Waiting for Mr. Walker to return, worrying that he might not see the old man again or that if the old man returned he wouldn’t be himself anymore, Travis Ahern restlessly roamed the ho
spital room. From time to time he tried the telephone, which remained out of service, and checked the hallway, which remained deserted.
He was at one of the windows when the man came running out of the hospital with two guys chasing him. The first man wore street clothes, but one of the pursuers was dressed in medical whites and the other in the gray uniform of a hospital janitor.
The two from the hospital attacked the first man. The janitor had some kind of club. He knocked the man down with it and then hit him, hit him, hit him.
Travis didn’t want to watch, but he couldn’t look away. Nobody could be clubbed that hard, that often, and still be alive. Travis had never seen a man killed before, and even from a distance, it was so terrible that he had to lean against the windowsill to keep his trembling legs from failing him.

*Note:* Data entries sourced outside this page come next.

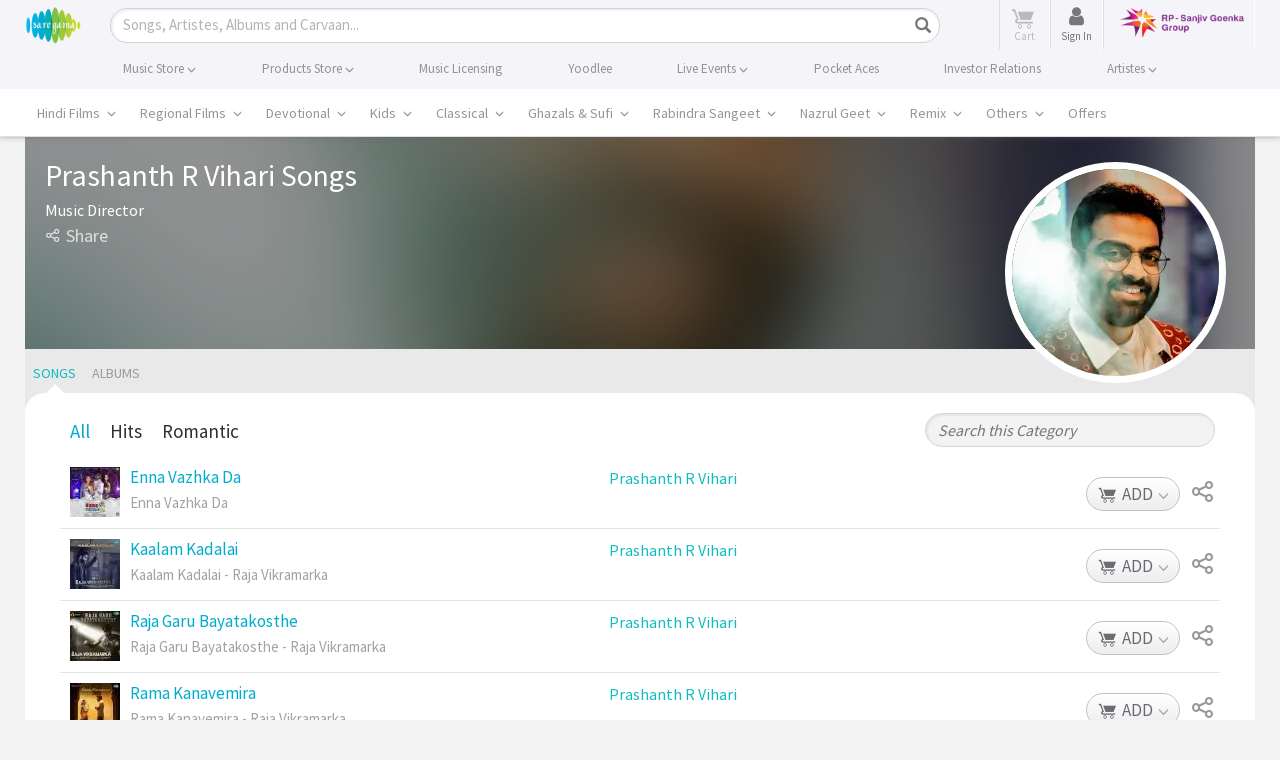

--- FILE ---
content_type: text/html; charset=utf-8
request_url: https://www.google.com/recaptcha/api2/aframe
body_size: 183
content:
<!DOCTYPE HTML><html><head><meta http-equiv="content-type" content="text/html; charset=UTF-8"></head><body><script nonce="uP0UdPXknfHop8qiXAHgPw">/** Anti-fraud and anti-abuse applications only. See google.com/recaptcha */ try{var clients={'sodar':'https://pagead2.googlesyndication.com/pagead/sodar?'};window.addEventListener("message",function(a){try{if(a.source===window.parent){var b=JSON.parse(a.data);var c=clients[b['id']];if(c){var d=document.createElement('img');d.src=c+b['params']+'&rc='+(localStorage.getItem("rc::a")?sessionStorage.getItem("rc::b"):"");window.document.body.appendChild(d);sessionStorage.setItem("rc::e",parseInt(sessionStorage.getItem("rc::e")||0)+1);localStorage.setItem("rc::h",'1769624146231');}}}catch(b){}});window.parent.postMessage("_grecaptcha_ready", "*");}catch(b){}</script></body></html>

Nurses, a security guard, and other hospital workers rushed into the parking lot. They took the club away from the janitor, and they gathered around the beaten man as though they were concerned about him, but they were really just blocking him from the sight of anyone who, like Travis, might be at a window.
Already, an orderly and a doctor had appeared with a gurney. The physician was Kevin Flynn. Travis’s doctor. Flynn and the orderly, with the help of the security guard, began to lift the dead man onto the gurney.
Nobody seemed particularly interested in the janitor. They were not restraining him for the police.
Anyone just now looking out a window might think someone had collapsed of a heart attack and was fortunate to be so close to the aid he needed. The chase and the beating had lasted no more than a minute, most likely less. Perhaps no one but Travis had seen it.
One of the nurses turned toward the hospital and looked up, as if searching the windows for witnesses.
Hoping he had moved before her gaze could travel to his room, Travis stepped away from the glass. He backed into the armchair, almost fell over it, but instead fell into it.
He couldn’t think of anywhere to hide.
He waited for hurried footsteps in the hall, Dr. Flynn in his lab coat, the security guard, the janitor with the club in his hand once more.